__Required work__
1 – Condense the paragraph of the climate action passage that begins "The United Nations Act Now campaign" into a shorter version, keeping its main facts.
2 – Reproduce the climate action passage word for word, starting with "Still, there are" and going on through "Carbon Disclosure Project.".

__Passage shown__
· · · · ·
And that can take a lot of different forms.

The United Nations Act Now campaign for individual climate action suggests people can minimize their personal carbon footprint directly by changing their energy and transportation use and food consumption. Other, less direct methods for reducing carbon emissions include divesting from fossil fuel companies in retirement plans, protesting to support climate action and lobbying government officials to pass environmentally sustainable policies.

Kim Cobb, a Brown University climate scientist, said there are consequences to individuals having “outsized” carbon footprints. And still there are people who engage in the environmental movement who don’t consider their personal carbon footprint.

“I think we’re living in an anti-gravity moment where people are able to say, ‘I’m not concerned about my first, personal carbon footprint. Collective action matters the most,'” she said. In the future, though, “there will be a moral and social cost to bear by those individuals.”

Still, there are some climate impacts that people aren’t individually responsible for and can’t change on their own. Over 70% of all greenhouse gas emissions produced between 1988 and 2015 came from 100 fossil fuel companies, according a 2017 report by CDP, formerly known as the Carbon Disclosure Project.

And despite the United Nations’ warnings to drastically cut greenhouse gas emissions, countries are planning on extracting double the amount of fossil fuels than what would be consistent with keeping the global temperature rise below 1.5 degrees Celsius (2.7 degrees Fahrenheit), even as they pledge to make ambitious cuts.
· · · · ·
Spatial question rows
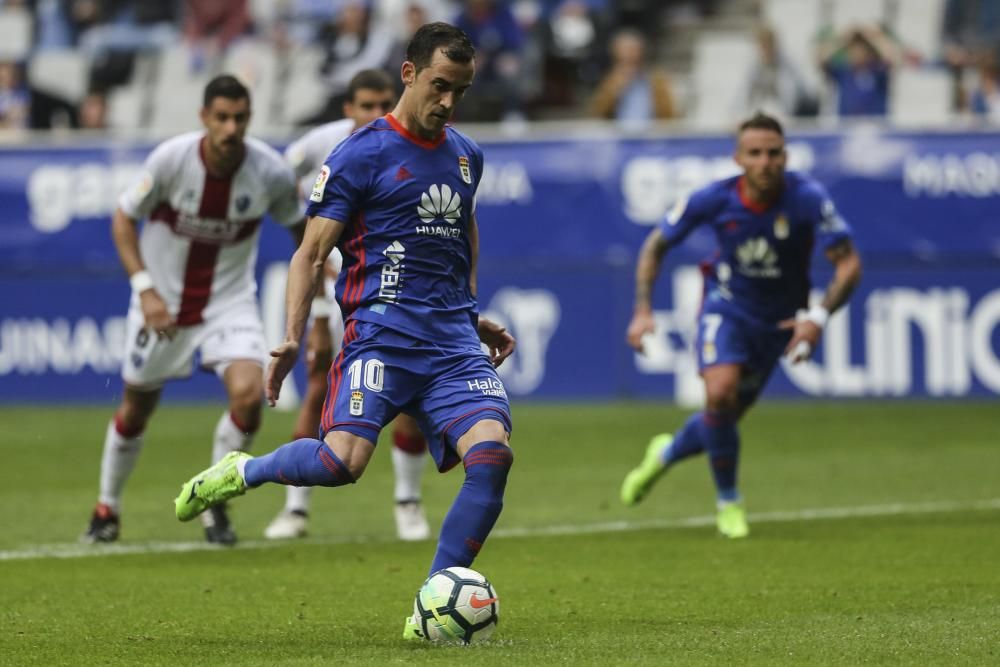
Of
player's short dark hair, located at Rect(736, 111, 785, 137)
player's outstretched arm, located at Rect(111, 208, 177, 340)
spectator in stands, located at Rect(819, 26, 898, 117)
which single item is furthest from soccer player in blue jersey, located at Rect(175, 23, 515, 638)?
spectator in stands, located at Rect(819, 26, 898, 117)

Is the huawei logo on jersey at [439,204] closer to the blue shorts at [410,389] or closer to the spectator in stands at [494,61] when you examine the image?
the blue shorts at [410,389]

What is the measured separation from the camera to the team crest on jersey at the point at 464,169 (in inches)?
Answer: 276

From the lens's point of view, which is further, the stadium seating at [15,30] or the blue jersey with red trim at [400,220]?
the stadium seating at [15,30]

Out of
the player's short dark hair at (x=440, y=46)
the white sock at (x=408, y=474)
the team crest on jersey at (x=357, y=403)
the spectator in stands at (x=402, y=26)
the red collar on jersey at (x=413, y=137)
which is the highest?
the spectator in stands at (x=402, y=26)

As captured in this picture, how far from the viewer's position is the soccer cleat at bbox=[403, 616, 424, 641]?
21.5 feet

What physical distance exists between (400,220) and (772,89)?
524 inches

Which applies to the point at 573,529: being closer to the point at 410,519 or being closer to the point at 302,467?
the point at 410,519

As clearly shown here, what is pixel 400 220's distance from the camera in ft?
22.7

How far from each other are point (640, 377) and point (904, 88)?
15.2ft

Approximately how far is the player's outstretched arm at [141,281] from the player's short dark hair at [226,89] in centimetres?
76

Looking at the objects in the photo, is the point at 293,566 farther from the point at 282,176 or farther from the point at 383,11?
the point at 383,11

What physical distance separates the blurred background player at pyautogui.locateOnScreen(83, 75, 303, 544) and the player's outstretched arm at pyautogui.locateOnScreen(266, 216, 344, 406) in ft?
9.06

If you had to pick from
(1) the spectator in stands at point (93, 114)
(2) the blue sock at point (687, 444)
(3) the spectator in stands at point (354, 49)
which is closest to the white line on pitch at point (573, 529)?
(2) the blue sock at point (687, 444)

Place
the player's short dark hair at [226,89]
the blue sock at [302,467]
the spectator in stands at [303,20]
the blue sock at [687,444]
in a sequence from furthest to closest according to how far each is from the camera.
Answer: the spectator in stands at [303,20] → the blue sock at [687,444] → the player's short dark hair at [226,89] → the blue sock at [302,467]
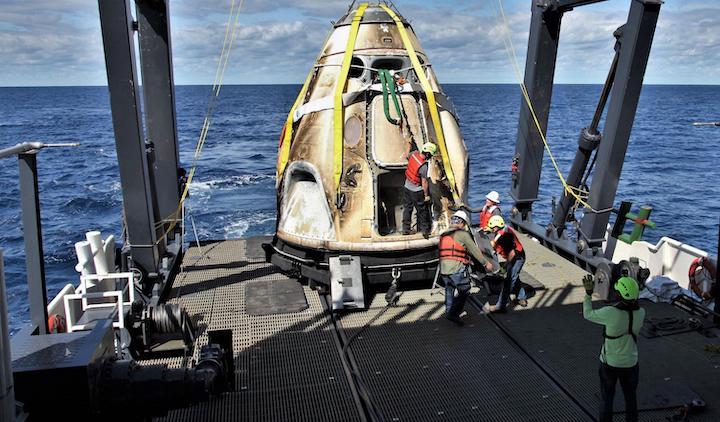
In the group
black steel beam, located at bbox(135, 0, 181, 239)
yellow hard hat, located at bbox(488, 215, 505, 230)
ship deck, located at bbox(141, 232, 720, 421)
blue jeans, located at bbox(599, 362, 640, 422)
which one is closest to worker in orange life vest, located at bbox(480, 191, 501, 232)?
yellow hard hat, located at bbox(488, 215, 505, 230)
· · · · ·
__Exercise responses__
1 – The UN's Act Now campaign says people can shrink their personal carbon footprint directly by changing their energy use, transportation, and food consumption. Less direct ways to cut emissions include divesting retirement plans from fossil fuel companies, protesting for climate action, and lobbying officials to pass environmentally sustainable policies.

2 –
Still, there are some climate impacts that people aren’t individually responsible for and can’t change on their own. Over 70% of all greenhouse gas emissions produced between 1988 and 2015 came from 100 fossil fuel companies, according a 2017 report by CDP, formerly known as the Carbon Disclosure Project.